[Passage shown]
········

22 N.H. 387 | Superior Court of New Hampshire | 1851
The custom alleged is that the inhabitants of Hampton have had, from time immemorial, the liberty and
It is said by the plaintiffs that the custom, as alleged, is unreasonable.
In the case of Tyson v. Smith, 9 Ad. & E. 406, the custom was that every liege subject exercising the trade of a victualler, might enter on the plaintiffs’ close at the time of certain fairs, and erect booths, stalls, tables, and posts, and continue them a reasonable time after the fairs. It was said by Tindal, Lord Ch. J., that a custom is “ a usage which obtains the force of law, and is, in truth, the binding law within a particular district, or at a particular place of the persons and things which it concerns.”
It must be reasonable; “and this is a question which it belongs to the judges of the land to determine.” The views of the Court are, that a custom is not unreasonable, merely because it is contrary to a particular maxim of the Common Law; as the custom of gavelkind is contrary to the law of descent. Nor is it unreasonable because it is prejudicial to the interests of a private man, if it be for the benefit of the commonwealth ; as the custom to turn the plough upon the headland of another, in favor of husbandry, or to dry nets upon the land of another, in favor of navigation.
But a custom injurious or prejudicial to the many, and beneficial only to some particular person, is repugnant to the law of reason. But the present custom is in fact in favor of the many, and the only party against whom it is set up, and by whom it is now opposed, is the lord of the manor.
It is not void as being against law ; and if alleged to be void, because inconvenient in a high degree in its enjoyment, and therefore unreasonable, the judges must look to the probabilities of the case, and be satisfied that the inconvenience is real, general, and extensive, before they hold a custom bad upon that ground which a jury have found to exist and to have been acted upon from beyond the time of legal memory. Upon these grounds the Court of Queen’s Bench held that the custom in the case cited was not unreasonable.
In Leuckhart v. Cooper, 3 Bing. N. C. 99, the Court held a certain custom unreasonable, because it was in restraint of foreign trade. In the case of Blewett v. Tregonning, 3 Ad. & E. 554, it was held, that sand blown by the wind from the seashore upon the plaintiff’s close and there deposited, could not be taken from the close to be used as manure, by virtue of a custom, on the ground that the sand was a part of the soil, and inseparable from it; that there was no mode of ascertaining what was sand blown there from the sea-shore, and what was the original soil, and that there could not be a custom to take a profit in alieno solo. So, a custom to dig mines so as to injure the foundation of the plantiff’s house, is unreasonable, and cannot be supported. Hilton v. Granville, 5 Ad. & E. N. S. 701. And many of the ancient cases referred to in the decisions cited, are collected in Bac. Abr. Customs, C.

········

[Dataset content]

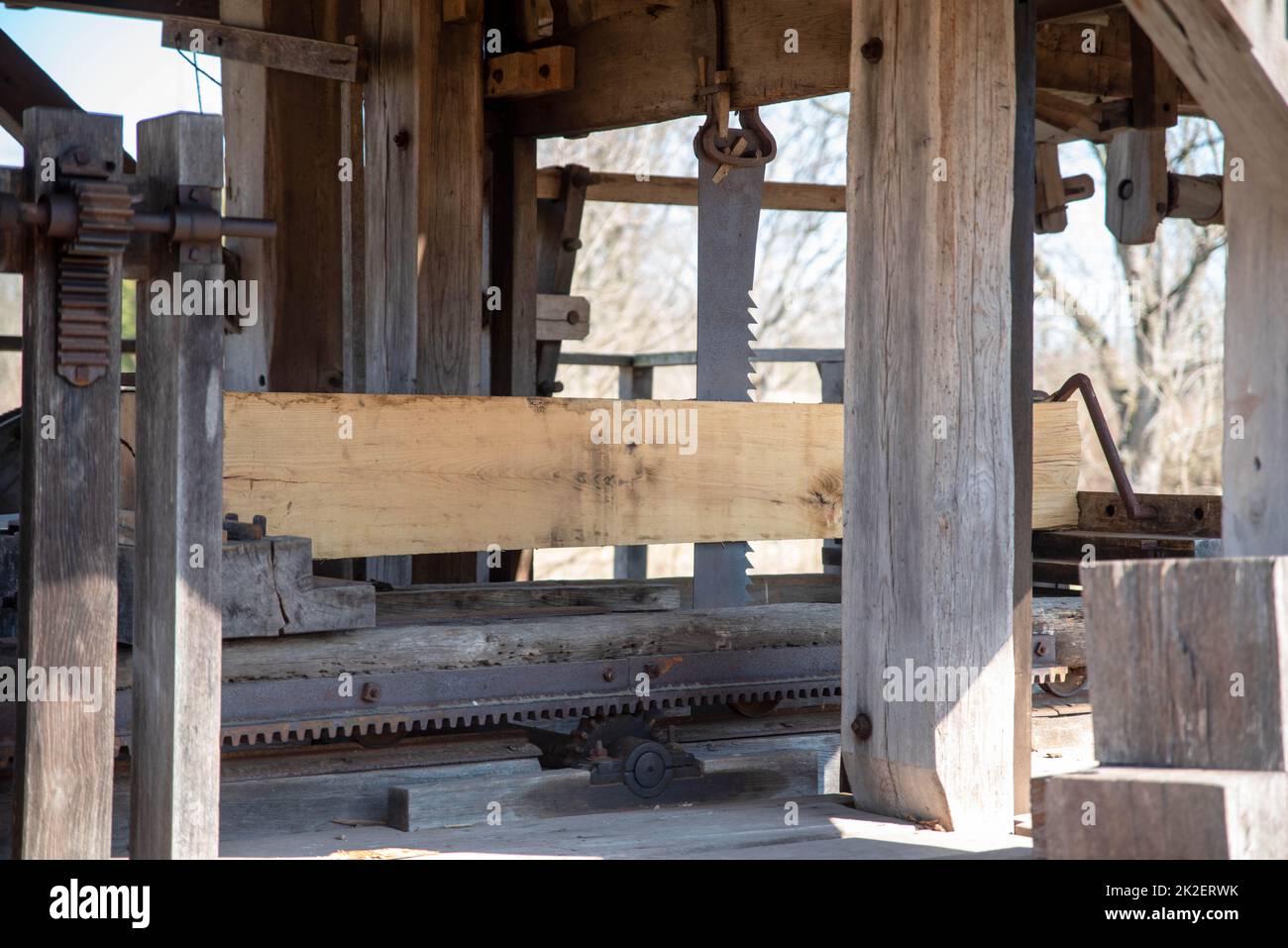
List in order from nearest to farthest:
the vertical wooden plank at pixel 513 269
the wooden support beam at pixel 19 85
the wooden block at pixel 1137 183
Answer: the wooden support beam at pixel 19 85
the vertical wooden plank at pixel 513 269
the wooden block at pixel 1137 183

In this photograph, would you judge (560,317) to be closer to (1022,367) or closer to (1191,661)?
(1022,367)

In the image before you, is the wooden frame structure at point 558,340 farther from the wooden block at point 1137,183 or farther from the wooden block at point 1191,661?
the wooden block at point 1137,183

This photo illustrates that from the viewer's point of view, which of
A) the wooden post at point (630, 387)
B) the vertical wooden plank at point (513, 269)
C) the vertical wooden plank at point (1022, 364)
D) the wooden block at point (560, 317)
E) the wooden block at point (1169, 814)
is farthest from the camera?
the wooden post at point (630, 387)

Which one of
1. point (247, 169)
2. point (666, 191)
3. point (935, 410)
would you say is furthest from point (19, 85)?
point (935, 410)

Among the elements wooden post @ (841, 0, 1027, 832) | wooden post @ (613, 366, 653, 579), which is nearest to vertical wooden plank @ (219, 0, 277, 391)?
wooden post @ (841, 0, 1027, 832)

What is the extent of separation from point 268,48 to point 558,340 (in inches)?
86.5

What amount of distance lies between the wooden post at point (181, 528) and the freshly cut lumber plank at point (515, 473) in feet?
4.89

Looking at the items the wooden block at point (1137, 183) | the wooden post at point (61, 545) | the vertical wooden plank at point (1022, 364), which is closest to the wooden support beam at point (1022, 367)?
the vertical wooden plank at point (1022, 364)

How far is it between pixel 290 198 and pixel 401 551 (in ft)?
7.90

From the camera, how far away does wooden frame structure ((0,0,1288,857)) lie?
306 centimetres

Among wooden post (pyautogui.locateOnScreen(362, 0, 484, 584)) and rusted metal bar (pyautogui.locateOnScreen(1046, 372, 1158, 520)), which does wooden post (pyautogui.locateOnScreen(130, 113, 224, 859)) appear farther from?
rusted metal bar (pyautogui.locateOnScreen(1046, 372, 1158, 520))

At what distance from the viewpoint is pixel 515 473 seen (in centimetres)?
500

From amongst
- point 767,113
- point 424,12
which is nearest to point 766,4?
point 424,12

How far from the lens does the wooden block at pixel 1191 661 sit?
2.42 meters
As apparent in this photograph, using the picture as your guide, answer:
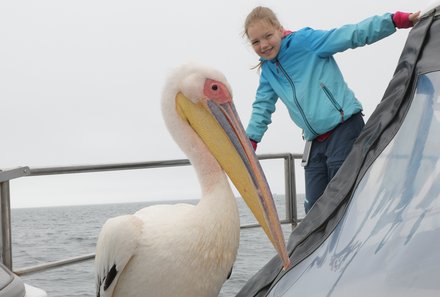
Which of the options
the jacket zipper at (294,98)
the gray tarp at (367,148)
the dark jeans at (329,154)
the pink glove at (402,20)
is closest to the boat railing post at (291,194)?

········

[The request] Please pick up the 1851 court opinion on the Hampton custom and carry it on from its last sentence.

[Answer to the task]
In the present case, the custom alleged and substantially proved, was to deposit upon the beach or sand-hills of the plaintiffs the sea-weed gathered between high and low-water-mark. In this there seems to be nothing unreasonable. It is for the benefit of the inhabitants of Hampton. As Tindal, Lord Oh. J., said, “ the custom is in favor of the many, and the only party against whom it is set up, and by whom it is now opposed, is the lord of the manor.” It certainly is full as reasonable as the cases put by Tindal, Lord Ch. J., and stated in Bacon, as good customs. This exception, we think, must be overruled.
The plaintiffs contend that there was no evidence competent to be submitted to the jury in support of the custom alleged. It appears from the evidence of John Page, that twelve persons from the west part of Hampton, and two persons from Hampton Falls, had deposited sea-weed there. David Page testified that
Here are thirty persons, whose names were given by the witnesses, who lived in Hampton, and who had been known to haul and deposit sea-weed upon the close. It is not argued, and there is no evidence, that any persons but inhabitants of Hampton deposited sea-weed there.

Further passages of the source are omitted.